Validity of whole rock trace element proxy for CO2/ST

Our predicted CO2/ST ratios stand on the assumption that gas compositions are linked to trace element compositions of their source magmas at either regional (Fig. 2) or global (Fig. 3) scale. Implicit in establishing such relationships is that gas (CO2/ST) and trace-element (Ba/La) whole-rock tracers are inherited by the same processes at their source, and are similarly conserved during magma ascent, decompression and degassing/eruption36. For Ba/La, a link has been made between signatures of arc rocks and subducted sediments at corresponding tranches80, so that this and other trace element ratios are commonly used as slab-fluid proxies for charactering the mantle source of magmas81,82. Both elements exhibit incompatible behaviour during magma differentiation, so that the source-inherited ratios are essentially conserved during magma evolution, at least for the mafic to intermediate (andesitic) magma compositions considered here (as outlined in the Method).

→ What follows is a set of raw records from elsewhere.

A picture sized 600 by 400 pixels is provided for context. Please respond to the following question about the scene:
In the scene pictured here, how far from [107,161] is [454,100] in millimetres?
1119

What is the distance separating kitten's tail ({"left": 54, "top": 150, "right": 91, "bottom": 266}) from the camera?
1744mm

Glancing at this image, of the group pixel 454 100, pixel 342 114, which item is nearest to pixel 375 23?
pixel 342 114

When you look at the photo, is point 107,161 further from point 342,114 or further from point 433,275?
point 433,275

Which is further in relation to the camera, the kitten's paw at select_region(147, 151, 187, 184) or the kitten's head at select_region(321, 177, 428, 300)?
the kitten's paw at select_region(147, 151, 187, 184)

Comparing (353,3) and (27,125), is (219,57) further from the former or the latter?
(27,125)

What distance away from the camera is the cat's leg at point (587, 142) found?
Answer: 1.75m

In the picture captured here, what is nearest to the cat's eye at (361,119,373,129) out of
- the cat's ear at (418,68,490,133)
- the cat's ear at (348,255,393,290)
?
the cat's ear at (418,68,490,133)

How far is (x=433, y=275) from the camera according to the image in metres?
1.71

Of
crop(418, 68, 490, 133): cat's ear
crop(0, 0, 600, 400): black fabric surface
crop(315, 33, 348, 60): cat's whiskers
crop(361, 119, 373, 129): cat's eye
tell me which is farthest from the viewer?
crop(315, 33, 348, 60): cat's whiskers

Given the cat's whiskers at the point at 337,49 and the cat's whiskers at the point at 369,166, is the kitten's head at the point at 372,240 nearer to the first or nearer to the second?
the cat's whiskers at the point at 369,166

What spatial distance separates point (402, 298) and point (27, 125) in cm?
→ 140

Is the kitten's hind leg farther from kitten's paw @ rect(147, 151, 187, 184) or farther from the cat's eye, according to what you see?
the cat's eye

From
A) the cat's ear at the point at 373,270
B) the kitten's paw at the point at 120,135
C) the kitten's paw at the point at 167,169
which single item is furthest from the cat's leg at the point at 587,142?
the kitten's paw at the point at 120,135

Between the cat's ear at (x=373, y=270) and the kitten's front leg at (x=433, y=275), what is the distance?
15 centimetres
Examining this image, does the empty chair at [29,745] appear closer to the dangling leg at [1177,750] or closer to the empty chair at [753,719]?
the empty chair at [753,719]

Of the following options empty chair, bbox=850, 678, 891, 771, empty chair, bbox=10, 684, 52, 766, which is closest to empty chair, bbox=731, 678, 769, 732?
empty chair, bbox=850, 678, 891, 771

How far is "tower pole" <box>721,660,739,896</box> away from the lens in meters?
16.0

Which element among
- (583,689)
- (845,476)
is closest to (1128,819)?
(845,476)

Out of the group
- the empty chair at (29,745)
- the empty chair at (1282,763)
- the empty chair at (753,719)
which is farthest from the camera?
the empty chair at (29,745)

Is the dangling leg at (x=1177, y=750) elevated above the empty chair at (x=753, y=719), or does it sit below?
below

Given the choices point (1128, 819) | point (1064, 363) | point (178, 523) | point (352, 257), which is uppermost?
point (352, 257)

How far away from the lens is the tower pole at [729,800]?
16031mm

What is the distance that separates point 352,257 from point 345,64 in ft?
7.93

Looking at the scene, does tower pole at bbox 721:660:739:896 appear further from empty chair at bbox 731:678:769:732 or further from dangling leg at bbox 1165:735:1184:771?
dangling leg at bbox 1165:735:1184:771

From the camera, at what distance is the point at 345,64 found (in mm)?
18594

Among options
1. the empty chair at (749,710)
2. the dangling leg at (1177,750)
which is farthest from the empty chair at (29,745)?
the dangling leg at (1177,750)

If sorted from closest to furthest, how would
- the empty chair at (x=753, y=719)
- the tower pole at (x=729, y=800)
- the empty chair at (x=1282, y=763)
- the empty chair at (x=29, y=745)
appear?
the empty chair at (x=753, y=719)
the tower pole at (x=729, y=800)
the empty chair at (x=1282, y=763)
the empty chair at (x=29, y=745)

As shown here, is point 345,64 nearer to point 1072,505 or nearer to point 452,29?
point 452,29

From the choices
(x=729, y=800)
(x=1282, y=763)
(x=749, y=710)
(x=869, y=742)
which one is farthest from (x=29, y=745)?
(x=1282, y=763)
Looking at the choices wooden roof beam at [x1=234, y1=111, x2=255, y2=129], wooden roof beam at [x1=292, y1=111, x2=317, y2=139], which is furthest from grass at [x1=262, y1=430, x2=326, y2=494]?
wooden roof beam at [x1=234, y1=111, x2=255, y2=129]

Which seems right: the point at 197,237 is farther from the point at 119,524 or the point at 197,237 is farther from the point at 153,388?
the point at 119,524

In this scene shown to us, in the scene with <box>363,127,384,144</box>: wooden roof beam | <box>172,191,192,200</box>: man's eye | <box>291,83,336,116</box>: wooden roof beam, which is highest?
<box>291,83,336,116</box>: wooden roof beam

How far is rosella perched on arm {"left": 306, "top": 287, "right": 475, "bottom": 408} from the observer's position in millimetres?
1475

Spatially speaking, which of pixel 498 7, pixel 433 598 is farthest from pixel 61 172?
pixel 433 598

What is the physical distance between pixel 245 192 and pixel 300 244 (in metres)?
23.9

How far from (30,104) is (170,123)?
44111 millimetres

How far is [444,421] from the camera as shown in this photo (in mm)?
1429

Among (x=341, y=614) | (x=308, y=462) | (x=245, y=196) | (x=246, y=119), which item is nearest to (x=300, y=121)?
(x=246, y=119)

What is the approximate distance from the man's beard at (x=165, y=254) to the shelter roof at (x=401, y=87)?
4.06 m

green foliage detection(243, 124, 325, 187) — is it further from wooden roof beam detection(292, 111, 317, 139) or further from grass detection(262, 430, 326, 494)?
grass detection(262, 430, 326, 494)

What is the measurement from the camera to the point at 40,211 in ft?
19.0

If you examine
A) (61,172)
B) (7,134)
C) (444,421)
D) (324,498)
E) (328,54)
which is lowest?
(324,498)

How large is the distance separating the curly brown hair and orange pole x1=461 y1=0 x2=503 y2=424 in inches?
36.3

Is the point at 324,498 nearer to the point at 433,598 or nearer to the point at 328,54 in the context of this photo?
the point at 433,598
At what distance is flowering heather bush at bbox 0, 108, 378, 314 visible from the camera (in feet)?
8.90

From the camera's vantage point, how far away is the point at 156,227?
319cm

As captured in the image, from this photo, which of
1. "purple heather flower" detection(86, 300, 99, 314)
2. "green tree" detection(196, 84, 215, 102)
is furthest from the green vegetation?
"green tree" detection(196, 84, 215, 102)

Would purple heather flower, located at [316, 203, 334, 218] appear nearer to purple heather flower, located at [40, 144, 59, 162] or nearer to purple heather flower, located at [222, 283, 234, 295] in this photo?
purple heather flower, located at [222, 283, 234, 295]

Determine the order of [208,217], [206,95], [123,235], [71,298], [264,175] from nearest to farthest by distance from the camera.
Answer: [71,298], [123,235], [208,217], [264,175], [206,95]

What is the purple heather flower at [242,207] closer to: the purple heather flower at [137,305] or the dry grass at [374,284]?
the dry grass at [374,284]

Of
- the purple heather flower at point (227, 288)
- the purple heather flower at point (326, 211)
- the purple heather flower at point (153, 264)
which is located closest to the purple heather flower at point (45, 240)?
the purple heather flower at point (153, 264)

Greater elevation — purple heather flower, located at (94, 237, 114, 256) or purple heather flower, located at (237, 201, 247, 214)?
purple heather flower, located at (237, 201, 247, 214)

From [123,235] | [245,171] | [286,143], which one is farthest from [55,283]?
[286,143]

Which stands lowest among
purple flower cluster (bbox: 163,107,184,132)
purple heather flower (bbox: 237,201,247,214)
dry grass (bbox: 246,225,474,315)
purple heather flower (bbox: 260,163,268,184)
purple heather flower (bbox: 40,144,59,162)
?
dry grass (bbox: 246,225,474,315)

The behaviour of volatile components CO2 and S is obviously complex during the generation and evolution of slab fluids and mantle-derived magmas83. Not only are slab sources and processes only partially understood for C and S12,39, but these volatile species will be selectively extracted from melt and partitioned into the vapour phase according to their melt solubilities (that dependent in a complex fashion on magma T-P-X-redox conditions), upon magma decompression and differentiation84,85. One may thus argue that degassing-related fractionations, for which abundant model86,87,88, experimental89 and observational90 evidence exists, act as to render the CO2/ST ratios in both degassed melt (preserved in melt inclusions in phenocrysts) and exsolved vapour (discharged as volcanic gases) unrepresentative of the mantle source compositions, and thus unlinked91 to Ba/La or other trace element proxies.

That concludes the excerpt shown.